• _Passage shown_:

::::

Year 931 (CMXXXI) was a common year starting on Saturday (link will display the full calendar) of the Julian calendar.

Events 
 By place 

 Europe 
 Spring – Hugh of Provence, king of Italy, cedes Lower Burgundy to Rudolph II, in return for Rudolf's renunciation of all claims to the Italian crown. He receives the imperial crown, and induces the Italian nobility to recognize his son Lothair II as the co-ruler of Lombardia (Regnum Italiae). 
 King Harald Fairhair of Norway dies after a 59-year reign as the Scandinavian nation's first ruler. He divides the kingdom among his many sons (about 25 years ago) to bring peace. Unable to travel through the country - and perform his royal duties, Harald hands over power to his favorite son Eric Bloodaxe, who allegedly kills at least two of his brothers to gain the Norwegian throne that he will hold (approximate date).
 Rollo, duke of Normandy, dies at Rouen after an 11-year reign. He is the first leader of the Viking settlers to establish an independent dukedom (a vassal of the West Frankish Kingdom). His eldest son, William I Longsword, becomes the second ruler of Normandy (approximate date). 
 Ramiro II forces the abdication of his brother Alfonso IV and becomes king of León (Northern Spain). He has Alfonso and Fruela's three sons blinded in order to make them incapable of ruling.
 Ramiro II expands the border eastwards (nearly to the Pyrenees) and captures Burgos and the surrounding land. This land would soon be known as the County of Castile (approximate date).

 England 
 King Morgan Hen of Glywysing and Gwent (Wales) submits to the overlordship of King Æthelstan, and attends his court with Kings Hywel Dda of Deheubarth and Idwal Foel of Gwynedd.

::::

• _Job A_:
Answer these questions using the passage on the year 931:
(i) To whom does Hugh of Provence cede Lower Burgundy?
(ii) In what city does Rollo, duke of Normandy, die?
(iii) Which town does Ramiro II capture when he pushes the border eastward?
• _Job B_: Extend the passage on the year 931 past its final sentence, in the same style.

• _Data shown_:
::::

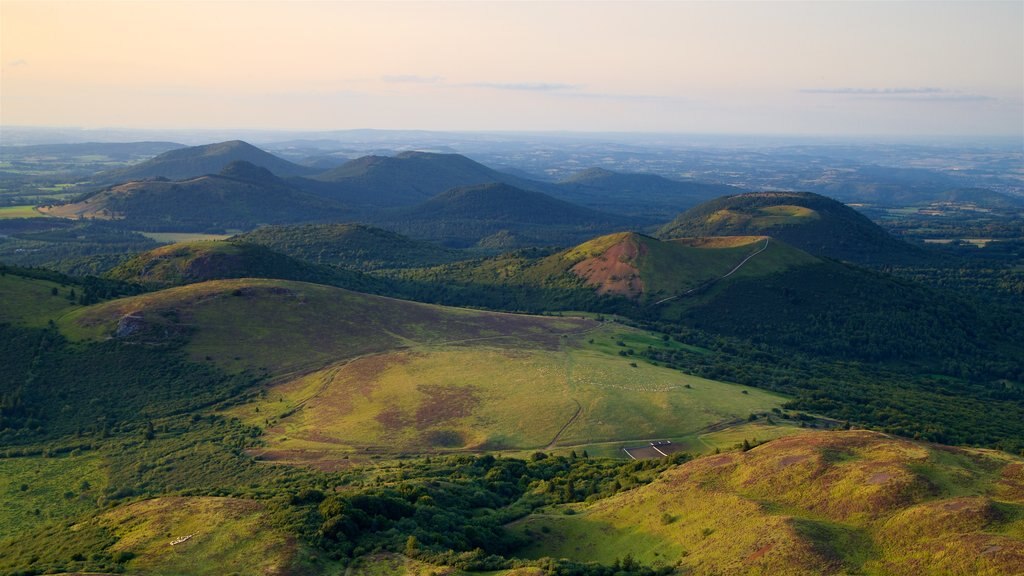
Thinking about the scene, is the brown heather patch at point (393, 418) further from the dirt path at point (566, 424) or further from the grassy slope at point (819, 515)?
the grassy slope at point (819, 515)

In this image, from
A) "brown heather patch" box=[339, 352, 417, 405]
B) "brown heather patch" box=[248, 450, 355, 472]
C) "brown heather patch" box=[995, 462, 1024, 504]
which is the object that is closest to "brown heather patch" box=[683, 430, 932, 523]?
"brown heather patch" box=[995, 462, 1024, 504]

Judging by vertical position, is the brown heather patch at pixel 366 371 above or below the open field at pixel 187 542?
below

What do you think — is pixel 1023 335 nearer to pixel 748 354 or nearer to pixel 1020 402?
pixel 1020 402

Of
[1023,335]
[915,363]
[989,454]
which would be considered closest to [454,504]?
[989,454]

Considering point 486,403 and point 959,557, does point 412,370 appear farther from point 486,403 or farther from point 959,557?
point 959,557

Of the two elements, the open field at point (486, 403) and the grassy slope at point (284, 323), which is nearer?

::::

• _Exercise result A_:
(i) Rudolph II
(ii) Rouen
(iii) Burgos

• _Exercise result B_:
 Asia 
 Emir Mardavij ibn Ziyar defeats and kills his rival Asfar ibn Shiruya. He conquers in rapid succession the Abbasid cities of Hamadan, Dinavar, and Kashan, and finally the entire region of Isfahan, which becomes his capital. Mardavij appoints his brother Vushmgir as the governor of Amol (modern Iran).

 By topic 

 Literature 
 Nómina Leonesa, an account of the kings of Asturias and León, is published (approximate date).

 Religion 
 March – Pope Stephen VII dies after a three-year reign. He is succeeded by John XI (at the age of 20) as the 125th pope of the Catholic Church. His mother Marozia is the powerful senatrix and patricia of Rome.

Births 
 March 28 – Liu Chengyou, emperor of Later Han (d. 951)
 September 19 – Mu Zong, emperor of the Liao Dynasty (d. 969)
 Adelaide, empress regent of the Holy Roman Empire (d. 999)
 Boris II, ruler (tsar) of the Bulgarian Empire (d. 977)
 Cao Bin, general of the Song Dynasty (d. 999)
 Fu (the Elder), empress consort of Later Zhou (d. 956)
 Li Congyi (Prince of Xu), prince of Later Tang (d. 947)
 Liutgard of Saxony, duchess consort of Lorraine (d. 953)
 Taksony, Grand Prince of Hungary (approximate date)
 Yang Guangmei, Chinese general (approximate date)

Deaths 
 January 27 – Ruotger, archbishop of Trier
 April 4 – Kong Xun, Chinese governor (b. 884)
 May 29 – Jimeno Garcés, king of Pamplona
 June 25 – An Chonghui, general of Later Tang

 Abu'l-Fadl al-Isfahani, Persian religious leader
 Asfar ibn Shiruya, Iranian military leader
 Bard Boinne, Irish poet and Chief Ollam
 Béatrice of Vermandois, Frankish queen 
 Gausbert, count of Empúries and Roussillon
 Gu Quanwu, general of the Tang Dynasty (b. 864)
 Harald I, king of Norway (approximate date)
 Hrotheweard (or Lodeward), archbishop of York 
 Ibn Masarra, Muslim ascetic and scholar (b. 883)
 Christopher Lekapenos, Byzantine co-emperor
 Robert II, bishop of Tours (approximate date)
 Rollo, Viking leader and count (approximate date) 
 Stephen VII, pope of the Catholic Church
 Wang Yanbing, prince of Min (Ten Kingdoms)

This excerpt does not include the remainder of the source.